Devstral Medium vs Grok 4.20
In our 12-test suite Grok 4.20 is the practical winner for agents, long-context retrieval, and high-fidelity outputs, winning 9 of 12 benchmarks. Devstral Medium offers the same classification and agentic-planning scores at roughly one-third the per-token cost, so pick it when price is the dominant constraint.
mistral
Devstral Medium
Benchmark Scores
External Benchmarks
Pricing
Input
$0.400/MTok
Output
$2.00/MTok
modelpicker.net
xai
Grok 4.20
Benchmark Scores
External Benchmarks
Pricing
Input
$2.00/MTok
Output
$6.00/MTok
modelpicker.net
Benchmark Analysis
Across our 12-test suite Grok 4.20 dominates: it wins 9 benchmarks, Devstral Medium wins 0, and 3 tests tie (classification, safety_calibration, agentic_planning). Test-by-test (scoreA = Devstral, scoreB = Grok) with interpretation: - Tool calling: 3 vs 5. Grok ranks tied for 1st of 54 (best-in-class group); Devstral ranks 47 of 54. For agents and function selection, Grok’s 5 means more accurate function choice and argument sequencing in our tests. - Faithfulness: 4 vs 5. Grok is tied for 1st of 55; Devstral is mid-pack (rank 34). Expect fewer hallucinations with Grok in our testing. - Long context: 4 vs 5. Grok tied for 1st of 55; Devstral rank 38. For retrieval over 30K+ tokens, Grok performed better in our runs. - Structured output: 4 vs 5. Grok tied for 1st of 54; Devstral rank 26 — Grok better at strict JSON/schema adherence in our tests. - Strategic analysis: 2 vs 5. Grok tied for 1st; Devstral ranks 44 — Grok handled nuanced tradeoffs and numeric reasoning far better in our evaluations. - Constrained rewriting: 3 vs 4. Grok rank 6; Devstral rank 31 — Grok compresses to hard limits more reliably. - Creative problem solving: 2 vs 4. Grok rank 9; Devstral rank 47 — Grok produced more feasible, non-obvious ideas in our tasks. - Persona consistency: 3 vs 5. Grok tied for 1st; Devstral rank 45 — Grok kept role/character fidelity better. - Multilingual: 4 vs 5. Grok tied for 1st; Devstral rank 36 — Grok showed stronger non-English parity. - Classification: 4 vs 4 (tie).

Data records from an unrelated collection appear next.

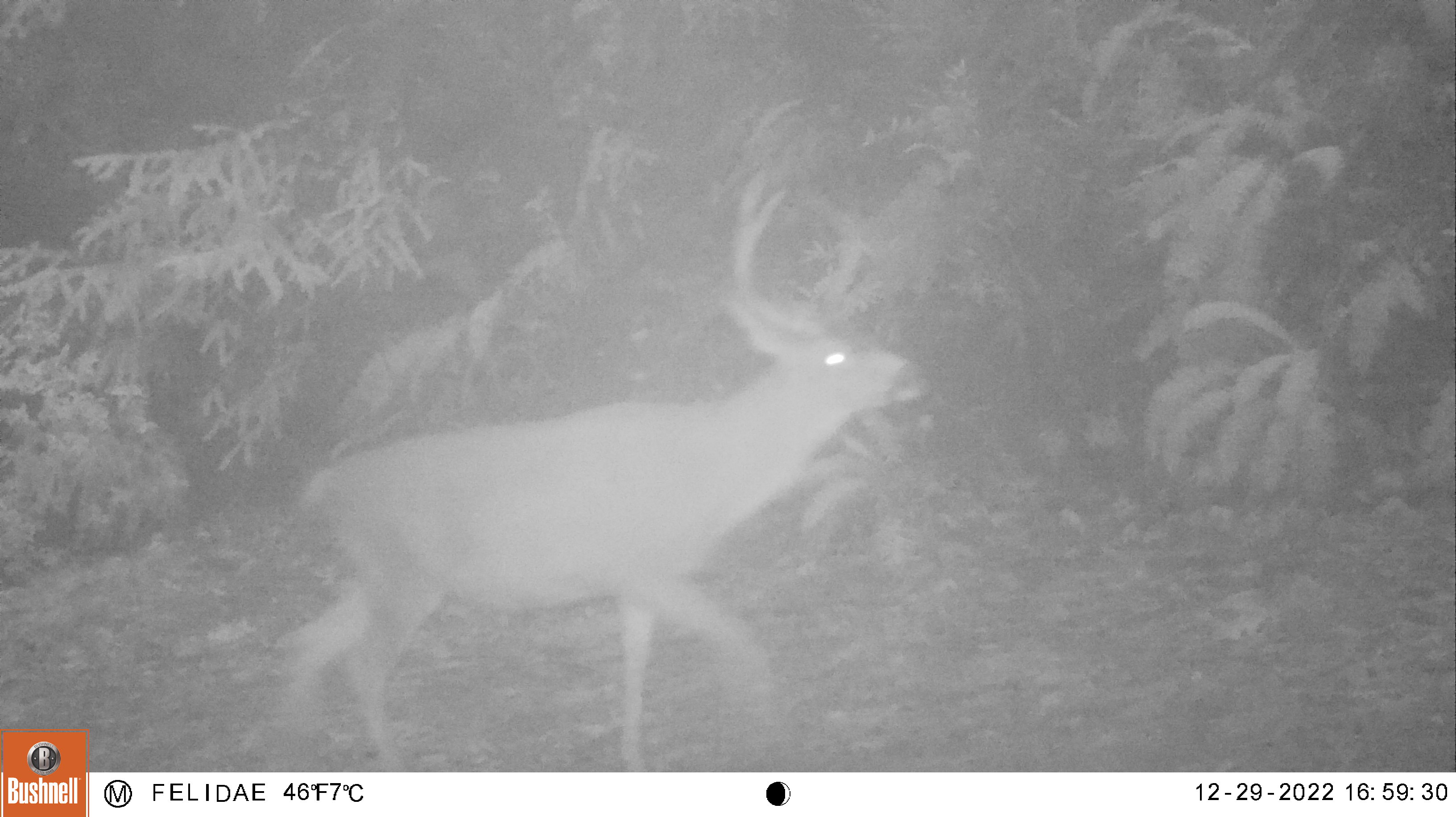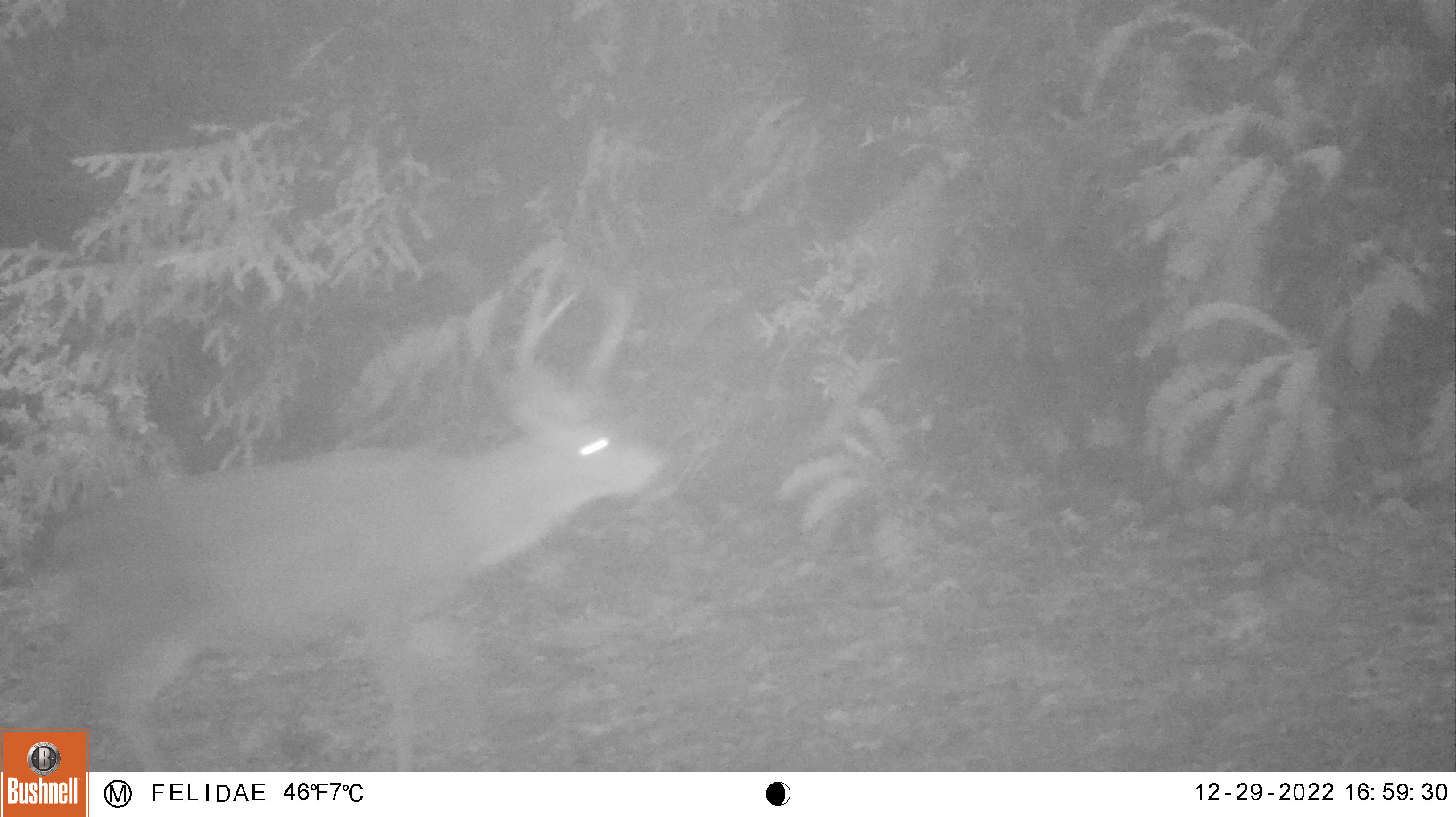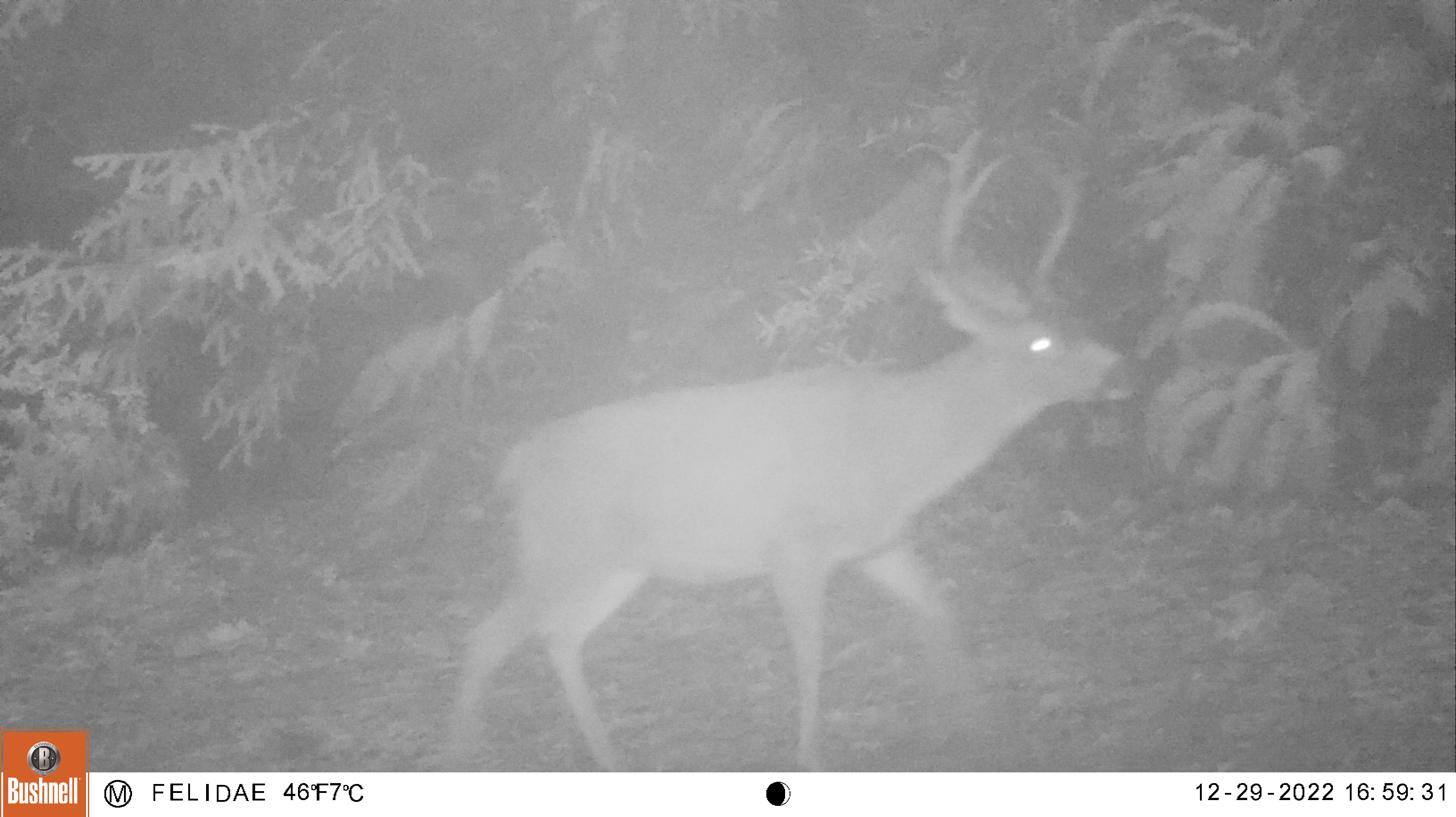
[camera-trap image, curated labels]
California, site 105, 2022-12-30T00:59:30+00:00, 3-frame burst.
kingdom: Animalia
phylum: Chordata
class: Mammalia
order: Artiodactyla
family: Cervidae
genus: Odocoileus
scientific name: Odocoileus hemionus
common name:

Both tied for 1st with many models; classification/routing tasks are comparable in our tests. - Agentic planning: 4 vs 4 (tie). Both models scored equally on goal decomposition and recovery in our suite. - Safety calibration: 1 vs 1 (tie). Both models scored poorly at safety calibration in our tests (rank 32 of 55); neither reliably refuses harmful requests while permitting legitimate ones. Overall, Grok’s wins concentrate where agents, retrieval, and strict formats matter; Devstral matches basic classification and planning performance but lags on tool-calling, faithfulness, and long-context.
Pricing Analysis
Pricing from the payload: Devstral Medium charges $0.4 (input) / $2 (output) per 1k tokens; Grok 4.20 charges $2 (input) / $6 (output) per 1k tokens. That means per-million tokens (1,000 × 1k): Devstral input = $400, output = $2,000; Grok input = $2,000, output = $6,000. If you run equal input+output volumes, a 1M/1M token month costs Devstral ~$2,400 vs Grok ~$8,000 (difference $5,600). At 10M/10M: Devstral ~$24,000 vs Grok ~$80,000. At 100M/100M: Devstral ~$240,000 vs Grok ~$800,000. The payload’s priceRatio (0.3333) reflects Devstral being roughly one-third the per-token cost. High-volume deployments (10M+ tokens/month) and cost-sensitive startups should prioritize Devstral Medium; teams that need better tool calling, faithfulness, long-context, multilingual and structured output should budget for Grok.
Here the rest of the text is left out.